● **Page excerpt**
• • • •

Florida Agency Changes Policy Amid $1 Billion Medicare SNF Fraud Bust
The Florida Agency for Health Care Administration (AHCA) tightened its internal protocols after a former administrator was charged in connection with what the Department of Justice is calling the largest health care fraud on record.
Bertha Blanco worked for the Florida AHCA for 29 years before she was fired in late 2016. She has now been charged with accepting tens of thousands of dollars in bribes in exchange for sharing confidential agency information, including patient complaints and the dates of unannounced inspections at Miami-area skilled nursing facilities, the Miami Herald reports.
Blanco was a small part of a long-running Medicare fraud scheme coordinated by Philip Esformes, owner of more than 30 Esformes Network skilled nursing and assisted living facilities in the Miami area. The scam resulted in losses in excess of $1 billion, according to a press release from the Department of Justice.

• • • •

● **Problem to work on**
Decide whether each statement agrees with the news item on the Florida Medicare fraud case. Answer yes or no, and quote the words from the item that decide it.
1. Bertha Blanco was charged with sharing the dates of unannounced inspections.
2. Philip Esformes owned fewer than 20 facilities in the Miami area.
3. Blanco worked for the Florida AHCA for 29 years.

● **Data section**
• • • •

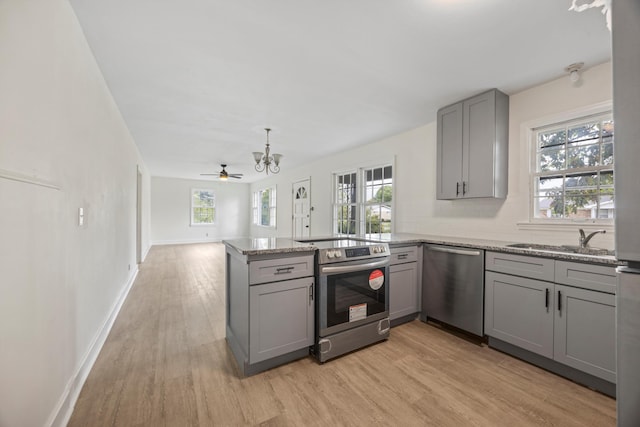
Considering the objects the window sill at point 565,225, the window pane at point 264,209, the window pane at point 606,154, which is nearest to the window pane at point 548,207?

• • • •

● **Result of the task**
1. Yes: "including patient complaints and the dates of unannounced inspections at Miami-area skilled nursing facilities"
2. No: "owner of more than 30 Esformes Network skilled nursing and assisted living facilities in the Miami area"
3. Yes: "Bertha Blanco worked for the Florida AHCA for 29 years before she was fired in late 2016."